# Text start

There's always more junk. If youwill never find another part like that
whatchacallit, what in the hell are you designing with it for??? What if
you wanted to make ANOTHER ONE!!! In other words, stop being paralyzed by
fear. It'll stunt your technical growth. Labor is more expensive than parts
anyway!

2) Pursue finding out things. Use what sense you have, but don't be afraid
to fail. It just means that now you know one more thing that won't work.
There really are not so many of those that you won't find some that DO!!!
Don't be afraid to make a fool out of yourself. If you can't stand not
having stuff work in front of others, then work with the door locked and
tell no one what you're doing! But then you can't ask questions, can you???
Sounds limiting. Sounds like something to get rid of, doesn't it. Make a
fool of yourself. Only those who waste thir time with such judgements will
suffer!

Basically, you will have to learn the things I learned when I was quite
small. I was too young to be humiliated back then, just disappointed, so I
learned more rapidly to cut and fit and try and cut and fit and try and cut
and fit and try and cut..... etc. You get the idea. "Failure", as many
adults fail to understand it, is what you do in the process of
succeeding!!! Nothing more!!! Enjoy yourself. That's what it's for. Nothing
else!!!

# Text end
# Recorded information start

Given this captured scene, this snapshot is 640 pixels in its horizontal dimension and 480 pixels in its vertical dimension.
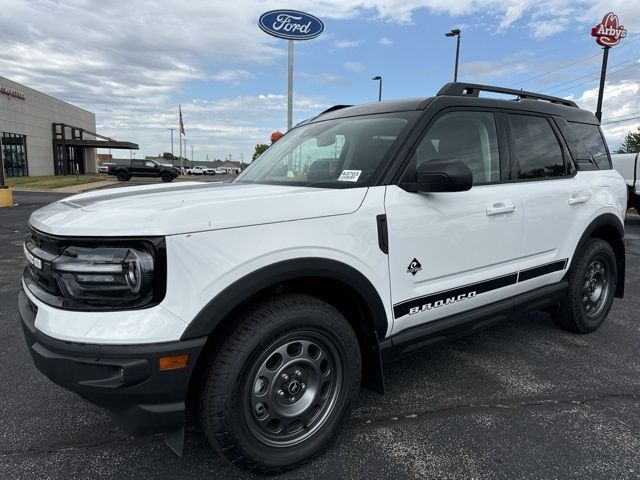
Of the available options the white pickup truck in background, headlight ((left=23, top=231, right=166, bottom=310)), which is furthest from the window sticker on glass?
the white pickup truck in background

# Recorded information end

> **Short exercise A**:
Using the text on experimenting, answer:
(i) What does it say is more expensive than parts?
(ii) According to it, what does failing mean you now know?
(iii) What does it advise if you can't stand having things not work in front of others?
> **Short exercise B**: Extend the text on experimenting beyond its final line.

> **Task answer A**:
(i) Labor.
(ii) One more thing that won't work.
(iii) Work with the door locked and tell no one what you're doing.

> **Task answer B**:
Example: Most labor-saving devices aren't really labor-saving, and aren't
really much better than doing it by hand. But they are simply elegant and
cute! The massive amount of work people do to wash clothes, for example, is
way more than the time it used to actually take down at the river!! Now we
have to work to pay the power bill. We have to work to buy and maintain the
washer and dryer. We have to work to load them into and out of these
things, and actually, as I found one year, if you toss your clothes in the
bathtub every night and fill it with soapy water, and then later the next
day wash them a little by hand or with a T-shaped wooden handle, and then
later drain that and fill it with clear water, and do the same again, and
then hang them on a line, they get even cleaner, and they smell better!
That sounds like a lot of work. It isn't. Humans make stuff for fun. We
haven't really gotten machines to do everything for us yet when you count
the overhead.

But we won't EVER get there unless making machines is seen as fun!!! We
need almost everybody to learn how to hook up and program simple
controllers and actuators! Whether they use them for art or for toys or for
doing chores, they are simply the most fun humans can have short of eating
and sex, (the order varies according to what you did most recently). This
is the thing we do. We should all learn to do it as well as the three R's!
Doing it is fooling around. That's fun! Make what you do FUN!!! It's what
you were born to get a kick out of!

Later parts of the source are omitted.